[Extracted records]
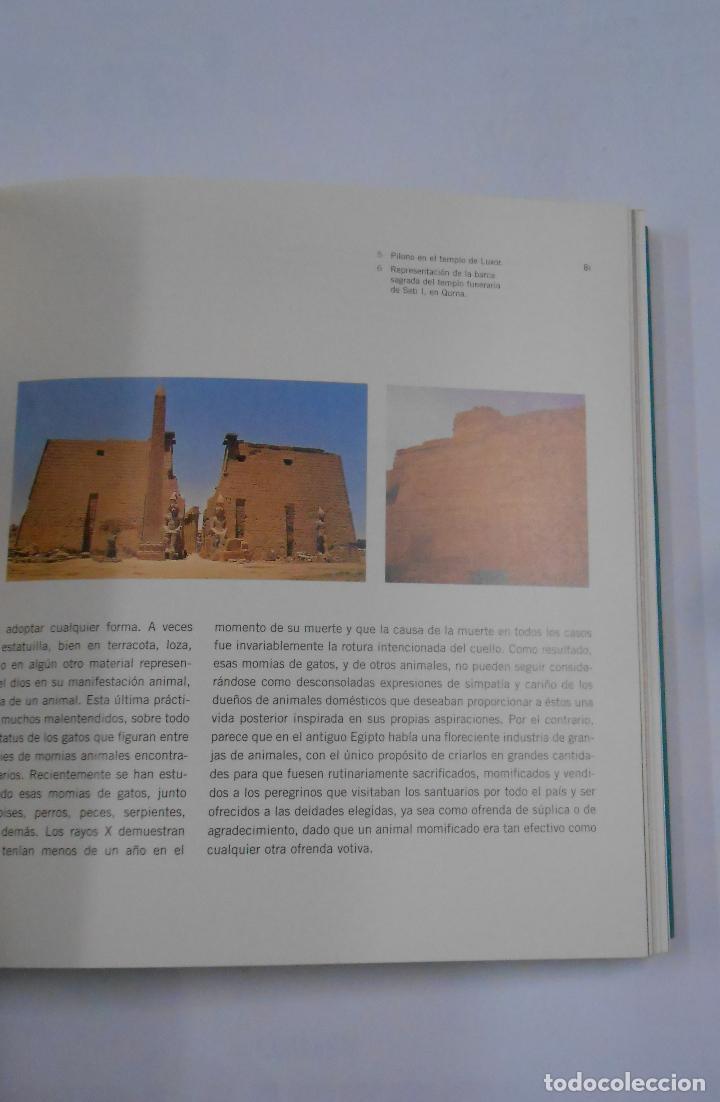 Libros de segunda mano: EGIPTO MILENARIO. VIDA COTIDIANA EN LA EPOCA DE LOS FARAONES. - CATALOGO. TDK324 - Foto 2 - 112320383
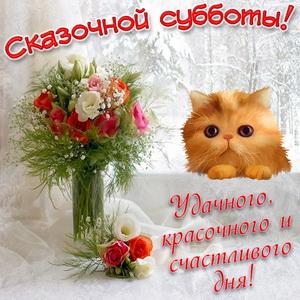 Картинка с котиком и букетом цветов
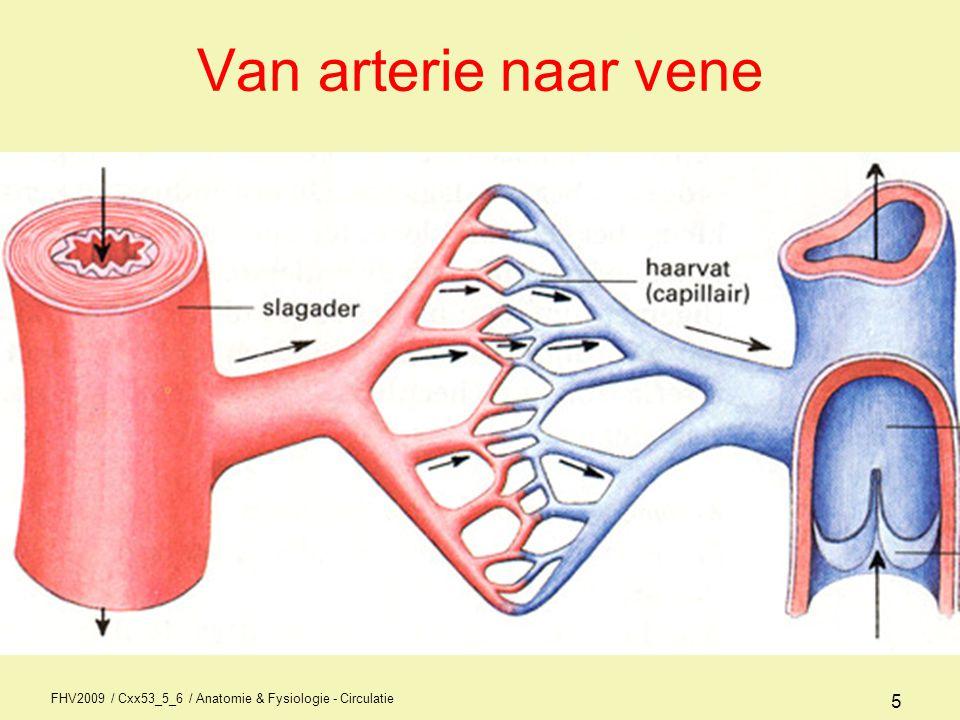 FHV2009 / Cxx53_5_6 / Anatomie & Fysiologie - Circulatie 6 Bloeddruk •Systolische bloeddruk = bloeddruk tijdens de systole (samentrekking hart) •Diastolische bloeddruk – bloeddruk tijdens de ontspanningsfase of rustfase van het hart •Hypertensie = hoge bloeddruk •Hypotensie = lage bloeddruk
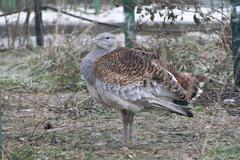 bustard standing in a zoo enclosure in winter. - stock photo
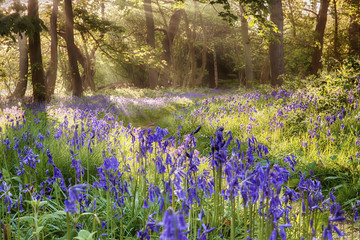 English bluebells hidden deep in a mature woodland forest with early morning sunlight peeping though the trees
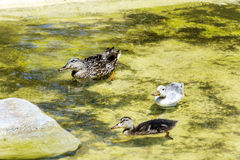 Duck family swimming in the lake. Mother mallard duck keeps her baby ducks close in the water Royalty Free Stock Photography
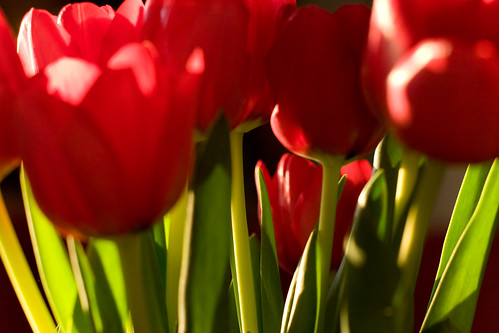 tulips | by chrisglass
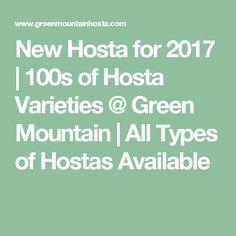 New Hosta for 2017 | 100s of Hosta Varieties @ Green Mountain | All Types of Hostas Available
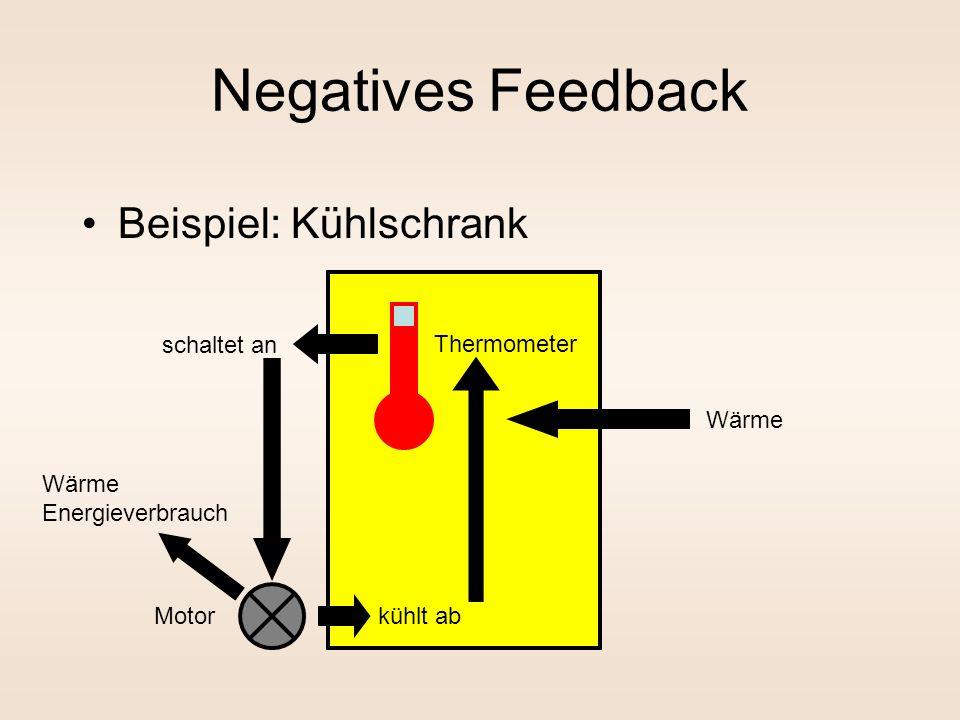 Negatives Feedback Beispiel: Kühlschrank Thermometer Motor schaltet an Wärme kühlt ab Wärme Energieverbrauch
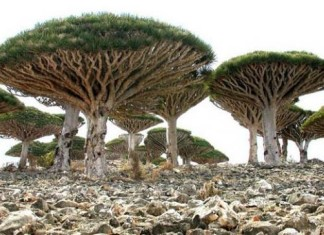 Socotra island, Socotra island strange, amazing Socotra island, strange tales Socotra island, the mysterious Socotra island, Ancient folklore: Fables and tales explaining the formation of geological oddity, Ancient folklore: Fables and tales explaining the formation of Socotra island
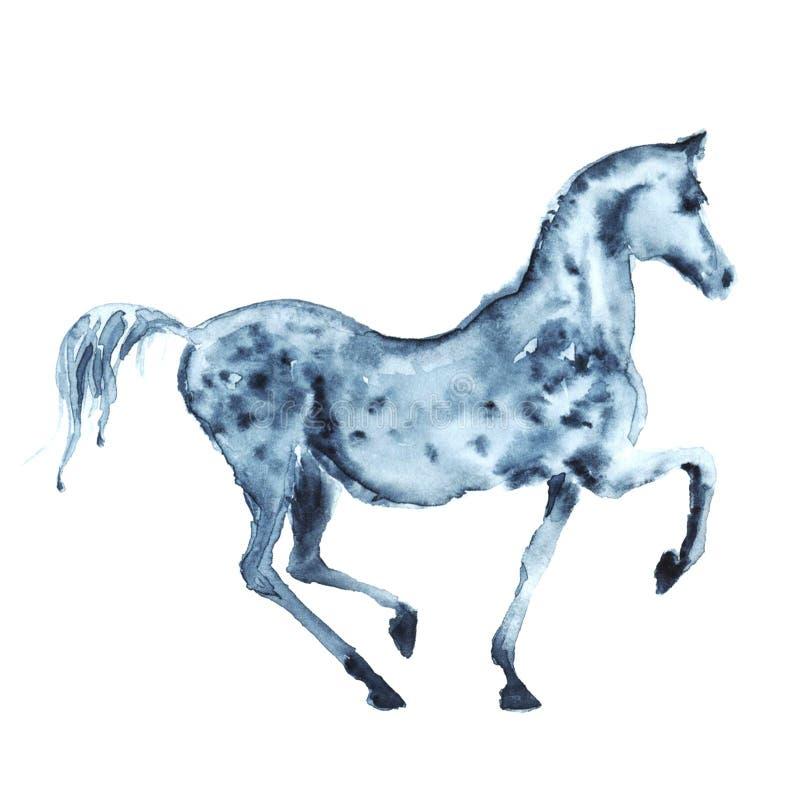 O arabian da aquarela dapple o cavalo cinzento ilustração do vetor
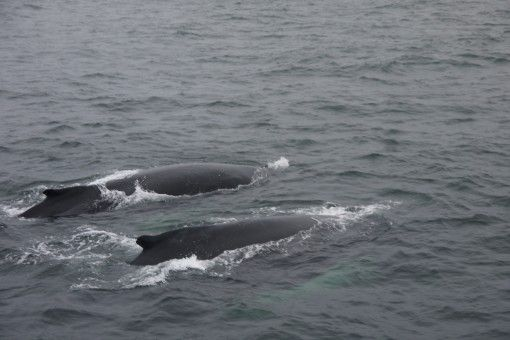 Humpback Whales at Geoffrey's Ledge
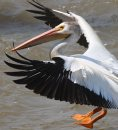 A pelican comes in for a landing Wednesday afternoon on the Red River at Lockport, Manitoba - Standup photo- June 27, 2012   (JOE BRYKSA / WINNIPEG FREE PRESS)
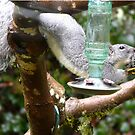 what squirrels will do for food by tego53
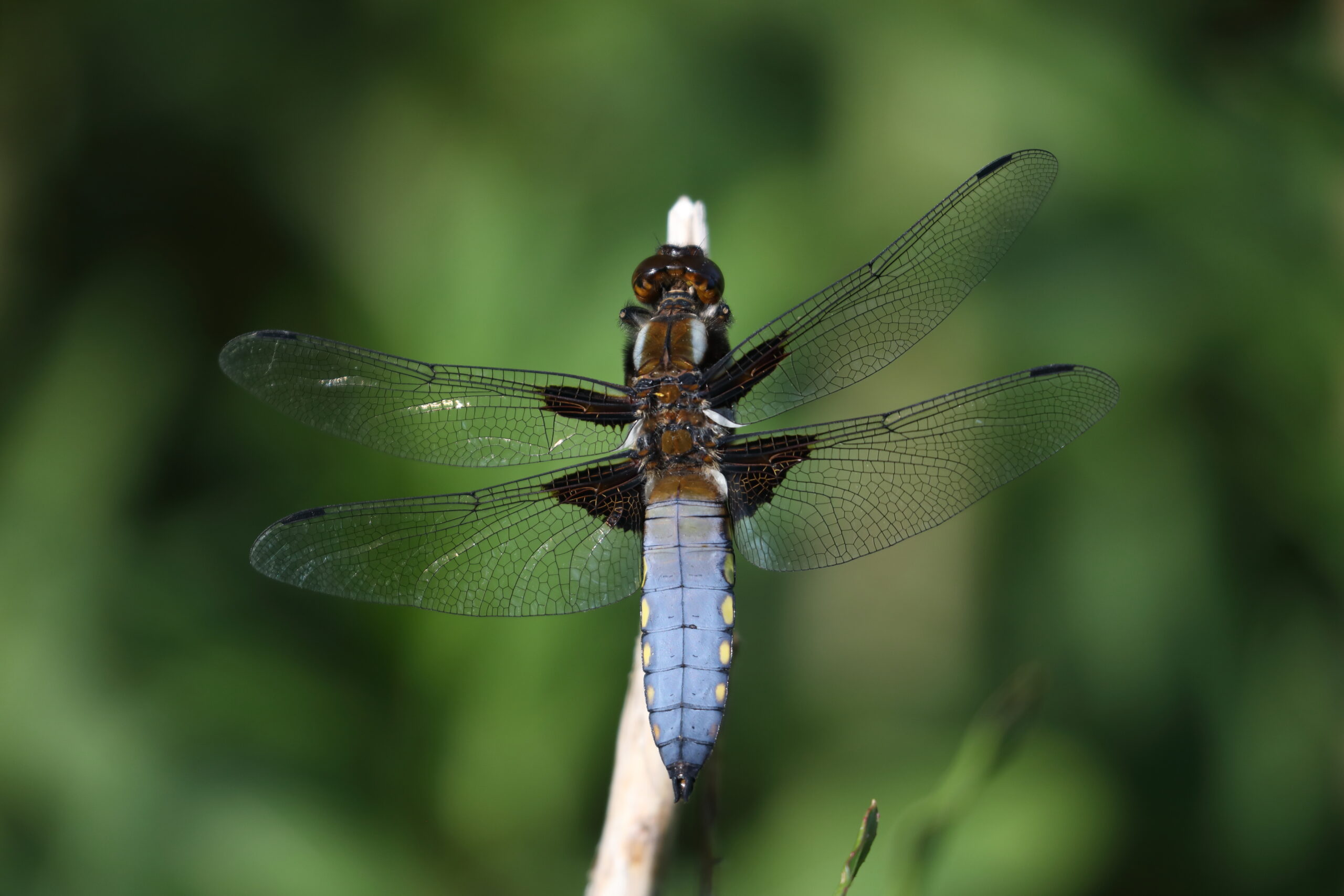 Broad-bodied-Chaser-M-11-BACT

Exercise => Copy the records above exactly, omitting every picture.

Exercise output =>
 Libros de segunda mano: EGIPTO MILENARIO. VIDA COTIDIANA EN LA EPOCA DE LOS FARAONES. - CATALOGO. TDK324 - Foto 2 - 112320383
 Картинка с котиком и букетом цветов
 FHV2009 / Cxx53_5_6 / Anatomie & Fysiologie - Circulatie 6 Bloeddruk •Systolische bloeddruk = bloeddruk tijdens de systole (samentrekking hart) •Diastolische bloeddruk – bloeddruk tijdens de ontspanningsfase of rustfase van het hart •Hypertensie = hoge bloeddruk •Hypotensie = lage bloeddruk
 bustard standing in a zoo enclosure in winter. - stock photo
 English bluebells hidden deep in a mature woodland forest with early morning sunlight peeping though the trees
 Duck family swimming in the lake. Mother mallard duck keeps her baby ducks close in the water Royalty Free Stock Photography
 tulips | by chrisglass
 New Hosta for 2017 | 100s of Hosta Varieties @ Green Mountain | All Types of Hostas Available
 Negatives Feedback Beispiel: Kühlschrank Thermometer Motor schaltet an Wärme kühlt ab Wärme Energieverbrauch
 Socotra island, Socotra island strange, amazing Socotra island, strange tales Socotra island, the mysterious Socotra island, Ancient folklore: Fables and tales explaining the formation of geological oddity, Ancient folklore: Fables and tales explaining the formation of Socotra island
 O arabian da aquarela dapple o cavalo cinzento ilustração do vetor
 Humpback Whales at Geoffrey's Ledge
 A pelican comes in for a landing Wednesday afternoon on the Red River at Lockport, Manitoba - Standup photo- June 27, 2012   (JOE BRYKSA / WINNIPEG FREE PRESS)
 what squirrels will do for food by tego53
 Broad-bodied-Chaser-M-11-BACT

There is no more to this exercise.